Hay entre los humanos muchos que son de la consideración
de que creer fervientemente en los sueños, desearlos con pasión, acaban volviéndose realidad. No
alimento estos dogmas, pues por escéptico me tengo, sin embargo, de esto hace
ya muchos años, cuenta una leyenda que hubo un hombre que logró la indulgencia
de los dioses.
Pigmalión era un afamado escultor de la isla de Creta.
Gran Maestro de las artes escultóricas logró dar forma a una hermosa estatua,
tan real a la vista como fría al tacto. Impresionado por su propia obra, el
escultor la observaba continuamente y tanto se fijó en ella que se acabó
enamorando de la inerte figura.
Tan fuerte era el deseo que sentía que llegó a porfiar a
los dioses. –Si es verdad que vuestro
poder no tiene límites, conceded a esta estatua la vida para que pueda hacerla
mi esposa-. Con estas palabras invocó la indulgencia divina.
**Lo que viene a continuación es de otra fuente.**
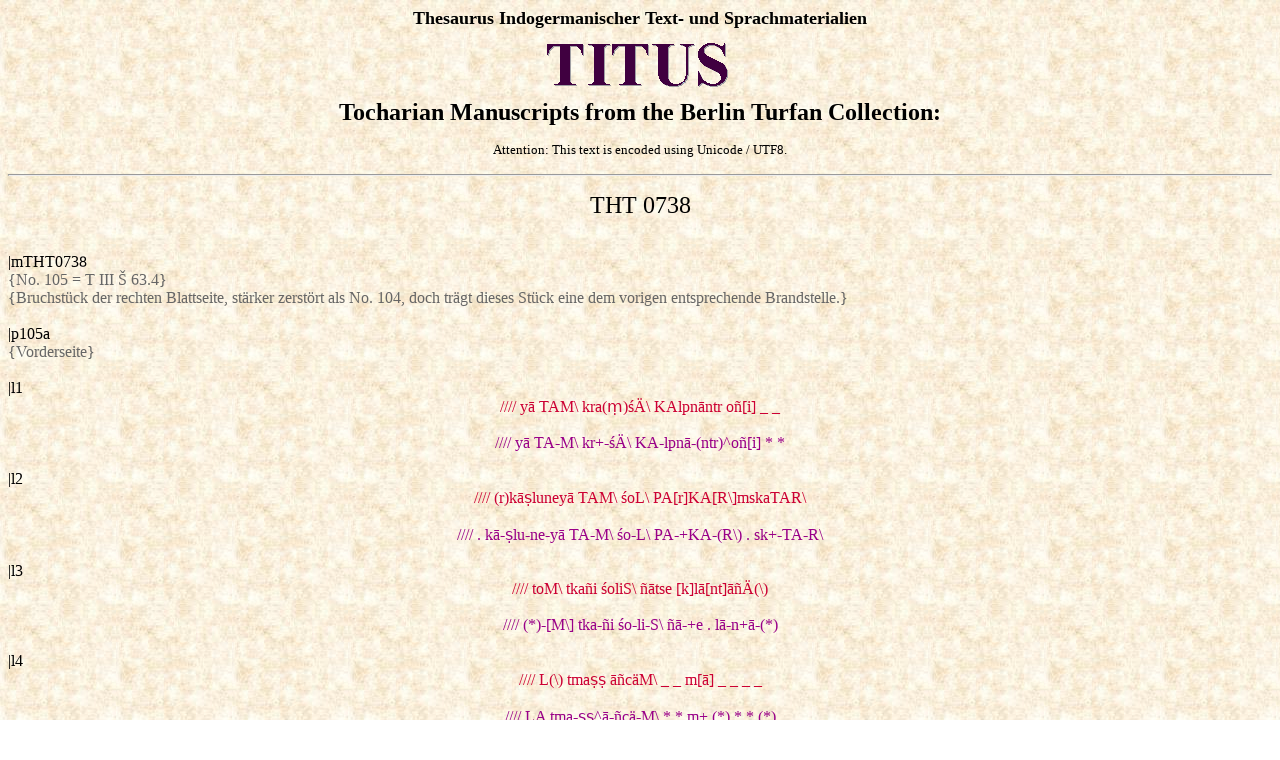

--- FILE ---
content_type: text/html
request_url: https://titus.fkidg1.uni-frankfurt.de/texte/tocharic/tht/07/0738.htm
body_size: 3818
content:
<HTML>
<HEAD>
<META HTTP-EQUIV="Content-Type" CONTENT="text/html; charset=UTF-8">
<META NAME="Author" CONTENT="Jost Gippert">
<META NAME="Description" CONTENT=TOCHA.HTM">
<META NAME="KeyWords" CONTENT="TITUS Unicode indoeuropeo Indoeuropean Indogermanistik Comparative Linguistics Tocharisch tocharian silk road Turfan">
<TITLE>0738.HTM</TITLE>
</HEAD>
<script LANGUAGE="JavaScript">
<!--
	function mm(mx) {
	mx = mx + '@';
	mx = 'lto:' + mx;
	mx = 'mai' + mx;
	mx = mx + 'em.uni-frankfurt.de';
	location.href = mx;
	}
// -->
</script>

<BODY>
<BODY TEXT="#000000" BGCOLOR="#FFFFFF" LINK="#FF0000" VLINK="#551A8B" ALINK="#FF0000" BACKGROUND="/pergamino.jpg" FONT="#000000">
<FONT FACE="TITUS Bitstream Unicode">
<CENTER><P><B><FONT SIZE=+1>Thesaurus Indogermanischer Text- und Sprachmaterialien</FONT></B>
<BR><IMG SRC="../../../../logotit1.gif" ALT="TITUS" HEIGHT=70 WIDTH=200>
<BR><B><FONT SIZE=+2>Tocharian Manuscripts from the Berlin Turfan Collection:</FONT></B>
<BR><P><FONT SIZE=-1>Attention: This text is encoded using Unicode / UTF8.</FONT></P></CENTER><HR>
<P ALIGN=CENTER><FONT SIZE=+2>THT 0738</FONT><BR><br></P>
<A NAME="THT0738">|mTHT0738</A><BR>
<FONT COLOR="#666666">{No. 105 = T III Š 63.4}</FONT><BR>
<FONT COLOR="#666666">{Bruchstück der rechten Blattseite, stärker zerstört als No. 104, doch trägt dieses Stück eine dem vorigen entsprechende Brandstelle.}</FONT><BR>

<BR>
|p105a<BR>
<FONT COLOR="#666666">{Vorderseite}</FONT><BR>

<BR>
|l1<CENTER><FONT COLOR="#CC0033">//// yā TAM\ kra(ṃ)śÄ\ KAlpnāntr oñ[i] _ _</FONT></CENTER><BR>
<CENTER><FONT COLOR="#990088">//// yā TA-M\ kr+-śÄ\ KA-lpnā-(ntr)^oñ[i] * *</FONT><BR></CENTER>
<BR>
|l2<CENTER><FONT COLOR="#CC0033">//// (r)kāṣluneyā TAM\ śoL\ PA[r]KA[R\]mskaTAR\</FONT></CENTER><BR>
<CENTER><FONT COLOR="#990088">//// . kā-ṣlu-ne-yā TA-M\ śo-L\ PA-+KA-(R\) . sk+-TA-R\</FONT><BR></CENTER>
<BR>
|l3<CENTER><FONT COLOR="#CC0033">//// toM\ tkañi śoliS\ ñātse [k]lā[nt]āñÄ(\)</FONT></CENTER><BR>
<CENTER><FONT COLOR="#990088">//// (*)-[M\] tka-ñi śo-li-S\ ñā-+e . lā-n+ā-(*)</FONT><BR></CENTER>
<BR>
|l4<CENTER><FONT COLOR="#CC0033">//// L(\) tmaṣṣ āñcäM\ _ _ m[ā] _ _ _ _</FONT></CENTER><BR>
<CENTER><FONT COLOR="#990088">//// LA tma-ṣṣ^ā-ñcä-M\ * * m+ (*) * * (*)</FONT><BR></CENTER>
<BR>
|l5<CENTER><FONT COLOR="#CC0033">//// P. [ṢAK\] śoL\ _ _ _ _ _ _</FONT></CENTER><BR>
<CENTER><FONT COLOR="#990088">//// (*) (*) (*) (*) * * * * * *</FONT><BR></CENTER>
<BR>
|l6 (nicht erhalten)<BR>

|p105b<BR>
<FONT COLOR="#666666">{Rückseite}</FONT><BR>

<BR>
|l1 (nicht erhalten)<BR>

|l2<CENTER><FONT COLOR="#CC0033">//// [P]KAnT\ penu _ _ _ _ _ _ _</FONT></CENTER><BR>
<CENTER><FONT COLOR="#990088">////(*) . KA-nT\ pe-nu * * * * * * *</FONT><BR></CENTER>
<BR>
|l3<CENTER><FONT COLOR="#CC0033">//// l. paryānaṃ pākRA tkanā pe _ _ _ _</FONT></CENTER><BR>
<CENTER><FONT COLOR="#990088">//// l+ pa-ryā-naṃ . ā-kRA tka-nā pe * * * *</FONT><BR></CENTER>
<BR>
|l4<CENTER><FONT COLOR="#CC0033">//// wraske kāTAṅkāṢAṃ śoL\ NKAṢ\ kupre</FONT></CENTER><BR>
<CENTER><FONT COLOR="#990088">//// wra-ske kā-TA-ṅkā-ṢAṃ śo-L\ NKA-Ṣ\ ku-pre</FONT><BR></CENTER>
<BR>
|l5<CENTER><FONT COLOR="#CC0033">//// kaśśi yokañi yśalmass ontaṃ śoL\ [k.]</FONT></CENTER><BR>
<CENTER><FONT COLOR="#990088">//// ka-śśi yo-ka-ñi yśa-lma-s+^o-+taṃ śo-L\ (*)</FONT><BR></CENTER>
<BR>
|l6<CENTER><FONT COLOR="#CC0033">//// [ś]oL\ sāKAssi kapśañi mā śkaṃ _ _</FONT></CENTER><BR>
<CENTER><FONT COLOR="#990088">//// . o-L\ sā-KA-ssi ka-pśa-ñi mā ś+a(ṃ)</FONT><BR></CENTER>
<BR>


<HR><BR>Copyright <A HREF="javascript:mm('gippert')">Jost Gippert</A>
Frankfurt a/M 1999-2007. No parts of this document may be republished in any form
without prior permission by the copyright holder.</BODY>
</HTML>
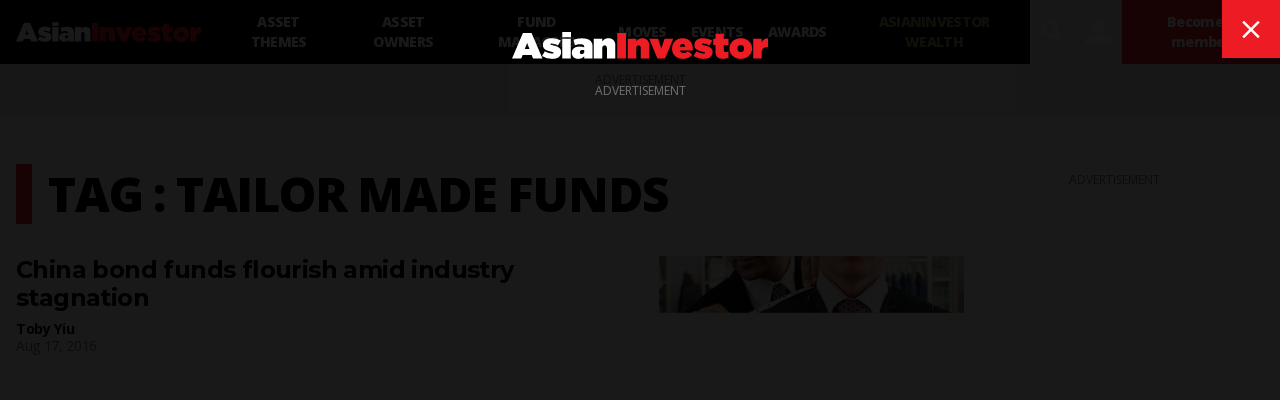

--- FILE ---
content_type: text/html; charset=utf-8
request_url: https://www.google.com/recaptcha/api2/aframe
body_size: 181
content:
<!DOCTYPE HTML><html><head><meta http-equiv="content-type" content="text/html; charset=UTF-8"></head><body><script nonce="2rehJ_3M_a1c1U9Kzdshbg">/** Anti-fraud and anti-abuse applications only. See google.com/recaptcha */ try{var clients={'sodar':'https://pagead2.googlesyndication.com/pagead/sodar?'};window.addEventListener("message",function(a){try{if(a.source===window.parent){var b=JSON.parse(a.data);var c=clients[b['id']];if(c){var d=document.createElement('img');d.src=c+b['params']+'&rc='+(localStorage.getItem("rc::a")?sessionStorage.getItem("rc::b"):"");window.document.body.appendChild(d);sessionStorage.setItem("rc::e",parseInt(sessionStorage.getItem("rc::e")||0)+1);localStorage.setItem("rc::h",'1769396464803');}}}catch(b){}});window.parent.postMessage("_grecaptcha_ready", "*");}catch(b){}</script></body></html>

--- FILE ---
content_type: text/plain; charset=utf-8
request_url: https://events.getsitectrl.com/api/v1/events
body_size: 558
content:
{"id":"66fe0fdae69001d2","user_id":"66fe0fdae6a5c0e6","time":1769396464538,"token":"1769396464.a2a6d0c4658e99e785a68ae83574af7c.84438a5bf1c3414e169bc81422f44f9c","geo":{"ip":"3.150.127.205","geopath":"147015:147763:220321:","geoname_id":4509177,"longitude":-83.0061,"latitude":39.9625,"postal_code":"43215","city":"Columbus","region":"Ohio","state_code":"OH","country":"United States","country_code":"US","timezone":"America/New_York"},"ua":{"platform":"Desktop","os":"Mac OS","os_family":"Mac OS X","os_version":"10.15.7","browser":"Other","browser_family":"ClaudeBot","browser_version":"1.0","device":"Spider","device_brand":"Spider","device_model":"Desktop"},"utm":{}}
Apenas hubo terminado de pronunciar sus palabras cuando
le pareció ver movimiento en la estatua. Apoyó sus manos sobre el mármol y sintió
como el frío y duro material se tornaba blando y cálido. Notó como por la
figura corría el torrente sanguíneo, le escuchaba y también le miraba. La
hermosa mujer bajó del pedestal y abrazó a Pigmalión, el hombre más dichoso de
toda la tierra.
Los sueños de Pigmalión se habían transformado en
realidad, creyó en ellos con fuerza y éstos se cumplieron.